A Bologna la galassia antagonista vive di luoghi-simbolo. Di edifici dove imporre la propria «extraterritorialità» in opposizione alle regole dello Stato.
Ai collettivi le leggi non piacciono, preferiscono l'anarchia dell'occupazione abusiva. Va tutto bene finché le «autorità costituite» chiudono gli occhi, ma appena le «istituzioni» (che per i black bloc sono sempre rigorosamente «fasciste») si svegliano dal grande sonno, ecco che iniziano i problemi.
Così in piazza ieri sono tornati i vecchi slogan urlati da giovani, anch'essi terribilmente vecchi: un po' perché si tratta (nella migliore delle ipotesi) di «studenti» cronicamente fuori corso, un po' perché sono ormai da anni facce ben notte alla Digos.
Ieri il déjà vu si è materializzato sotto forma di uno sgombero (gestito con qualche carenza tecnica dalla polizia, ndr) dell'ex caserma Masini di via Orfeo, un edificio che glòi autonomi del collettivo Labas occupavano abusivamente dal 2012, infischiandosene delle decine di diffide ricevute per liberare lo stabile.
Inevitabile è arrivato così il blitz degli agenti che hanno trovato la resistenza di un centinaio di irriducibili che li hanno accolti tra petardi, fumogeni, copertoni incendiati e balle di fieno date alle fiamme. Stese a terra c'erano anche i «pacifisti» con le braccia alzate, ma si sa che in questi casi l'apparente inoffensività dei sit-in è funzionale solo a scatenare la reazione delle frange più violente. Che non si è fatta attendere. I poliziotti hanno replicato con manganellate volte più a intimidire che a «far male». Irruzione delle forze dell'ordine anche nel Laboratorio Crash, altro luogo di «autogestione e conflitto in città».
Dopo tre ore di guerriglia urbana che ha messo la città in uno stato di tensione, gli animi si sono calmati.
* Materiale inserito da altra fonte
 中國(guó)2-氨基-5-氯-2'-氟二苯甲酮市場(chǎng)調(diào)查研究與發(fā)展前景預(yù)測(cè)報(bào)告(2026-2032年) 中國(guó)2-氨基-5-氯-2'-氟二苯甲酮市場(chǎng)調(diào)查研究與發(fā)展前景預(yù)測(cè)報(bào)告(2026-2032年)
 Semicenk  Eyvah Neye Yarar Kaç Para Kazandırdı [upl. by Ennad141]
Con la minaccia però dei black bloc di «riprendersi al più presto ciò che lo Stato oggi ci ha illegittimamente sottratto».
A Bologna, con non poche difficoltà, sta reggendo una specie di «santa alleanza» tra sindaco, questore e procura per «non tollerare più ciò che in passato è stato tollerato fin troppo»; non a caso è proprio contro sindaco, questore e procuratore che i manifestanti se la sono presa: «Stessa razza, farete la stessa fine».
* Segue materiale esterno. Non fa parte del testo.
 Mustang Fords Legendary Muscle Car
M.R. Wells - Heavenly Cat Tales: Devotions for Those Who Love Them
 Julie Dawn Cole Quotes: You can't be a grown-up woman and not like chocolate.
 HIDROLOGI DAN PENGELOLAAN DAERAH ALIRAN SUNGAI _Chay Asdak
All'appello dei «nemici storici» non poteva mancare anche il rettore dell'Università, «colpevole» di aver fatto sgombrare il 9 febbraio scorso la biblioteca universitaria di via Zamboni 36 che i collettivo Cua aveva trasformato in un centro sociale dove si spacciava, aggrediva e rubava impunemente. Il rettore si era «azzardato» a installare dei tornelli di accesso per filtrare gli ingressi, ma tutto veniva puntualmente divelto dagli autonomi. Anche in quell'occasione a liberare l'edificio arrivarono i celerini: l'irruzione degli agenti in assetto antisommossa all'interno di un «luogo universitario» fece molto scalpore. La biblioteca è rimasta chiusa fino a due settimane fa.
Ora è stata riaperta e - come anticipato mesi fa
dal Giornale - all'ingresso non ci sono più i tornelli (relegati solo nella zona dei servizi igienici e degli uffici amministrativi).Per i violenti, l'ennesima vittoria. Un brutto segnale per Bologna. E per tutto il Paese.